You see, this gentleman, who I will call Mr. X, because I never caught his name, has been happily married for 50-some years, but was kind enough to offer to be my work-out buddy while I try out a new gym.
Mr. X and I hit it off over the cappuccino machine at a local gas station while I was hunting down a copy of our competitor’s newspaper to see what they were up to (if you guys at The R____d are reading this, you’re welcome to just send me a copy so I don’t have to go to all that trouble of sneaking around and buying one).

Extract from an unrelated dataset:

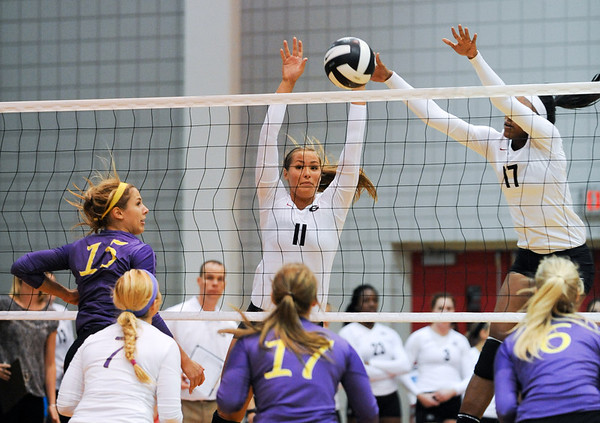 Lauren Teknip (11) and Jasmine Eaton (17) jump up to block a spike during the Bulldog Invitational on Friday, Aug. 30, 2013, in Athens, Ga.  (Photos by Sean Taylor)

Mr. X, being a wonderfully wise fellow, drummed up a conversation from which I gleaned plenty of useful tips for avoiding door dents on my car (park far away, take up two spots and don’t drive anything flashy), living healthfully (never think you’re too busy or too old to work out), and staying happily married (a man ought to give his wife three things: a cell phone, a car and a credit card. “Like a coon hound, she’ll always come home at the end of the day.”).
As luck and life would have it though, I forgot all about my gym date before the weekend and went out of town to visit friends, leaving Mr. X to work out alone.

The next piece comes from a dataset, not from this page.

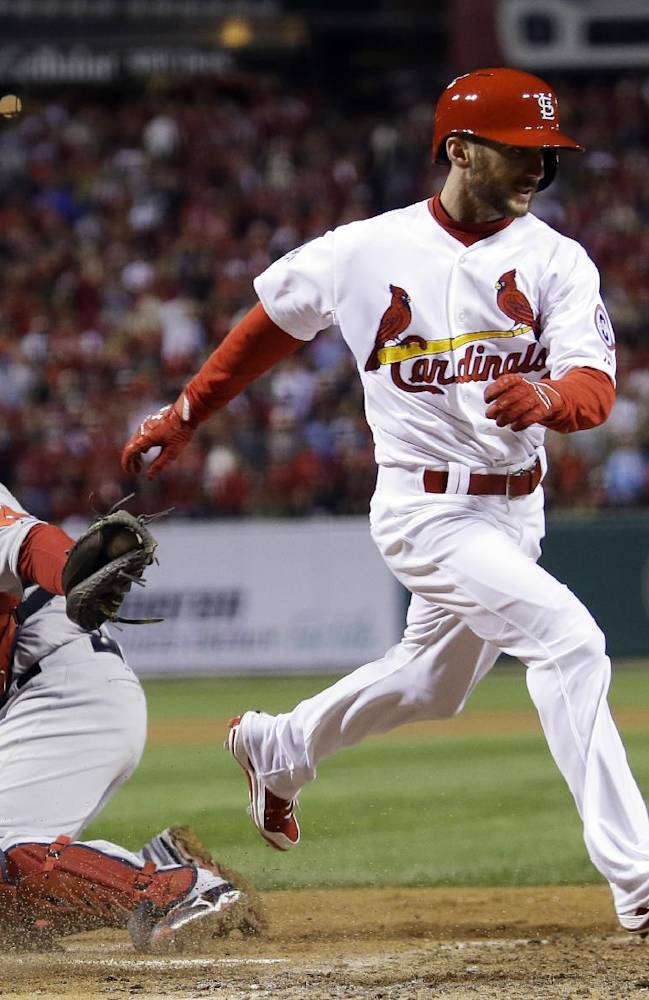 St. Louis Cardinals' Shane Robinson scores past Boston Red Sox catcher David Ross during the seventh inning of Game 4 of baseball's World Series Sunday, Oct. 27, 2013, in St. Louis. Robinson scored from second on a hit by Matt Carpenter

If you’re reading this, Sir, I’d like to first apologize for my thoughtlessness, and second, thank you for brightening my day with the lost art of conversation and the generosity of a kind heart.
To all my other readers, I’d like to suggest that the next time you’re standing in line, you start up your own conversation with the folks around you.

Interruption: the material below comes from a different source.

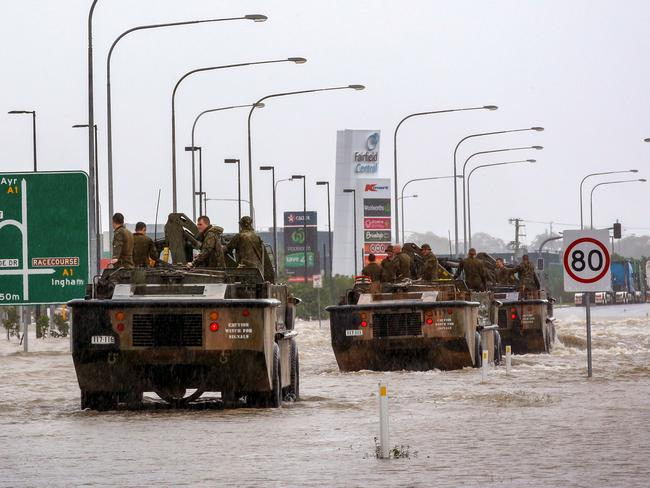 Army vehicles enter Townsville to help evacuate people. Picture: STR/AFP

You never know what sage advice you might receive or whose day you might brighten.







As the parent of a young daughter who dreams of becoming a journalist one day, we read many news articles together. Your articles are particularly useful as a teaching tool. Together, we review weakness of story form and structure, break down your overly-wordy long sentences into leads and nut grafs, identify typos, discuss writing style as a make-or-break signature, and rework your obvious overuse of the thesaurus tool in Word. But your recent “Word from the Wise” article was particularly tutorial. Referring to one man’s comparison of women to coon hounds as “sage” advice was a new low in your journalistic prowess. Bravo.
This isn’t the New York Times and I don’t expect writing from educated professional journalists and I’m sure some of your loyal readers will object to my criticism and come to your defense. I would write citations for their reference but the list is long and who has time for such things. I am a mother teaching her daughter professional writing skills.